She had set snares – a pair of them, about thirty feet apart. And now, making rounds, at a few minutes to six in the morning, June 19, we went down into the woods to see what sort of mischief might have happened near the snares. The site was some distance from the road, and the mountainside fell steeply away. The only sound we heard was the tread of our feet. “There’s no bear here or we’d have heard it by now,” she was saying, but then she drew in her breath and stopped. She stared through the trees in excited disbelief. “This could only happen once,” she said. “We have hit the daily double. A bear in each snare.”

“A Textbook Place for Bears” mentions the Pottersville shooting:

The first wild bear I ever saw was in Vermont, eating raspberries, in 1946. I have since seen others, in remoter places. But I’ve never seen a bear in Princeton, or anywhere near it, and, in fact, was unaware that bears live in New Jersey until one morning about fifteen years ago when an interview I had been granted by Lester MacNamara, the state’s Director of Fish and Game, was interrupted by a ringing telephone.

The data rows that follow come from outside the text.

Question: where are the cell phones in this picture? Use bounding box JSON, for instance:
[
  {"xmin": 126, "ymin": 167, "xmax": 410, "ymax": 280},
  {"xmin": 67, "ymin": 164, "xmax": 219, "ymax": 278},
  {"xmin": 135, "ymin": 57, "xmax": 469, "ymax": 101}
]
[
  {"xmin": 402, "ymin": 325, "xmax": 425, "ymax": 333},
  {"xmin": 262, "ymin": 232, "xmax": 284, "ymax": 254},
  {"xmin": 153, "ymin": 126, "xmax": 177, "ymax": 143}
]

MacNamara was a big man from California with a weathered countenance, and he looked out of place in the confinement of a Trenton office. Relaxed and reminiscing, he had been telling me that he much preferred New Jersey’s wild terrain to the ones of his youth in California. The phone call made him furious. He was learning that a farmer in Pottersville had murdered with a shotgun a treed and frightened bear. MacNamara’s responses were not so much spoken as detonated. When he hung up, he almost broke the phone.

“On the Way to Gladstone” joins what is already a splendid McPhee bear oeuvre, including “A Textbook Place for Bears,” “Under the Snow,” “Direct Eye Contact,” and his classic “The Encircled River.”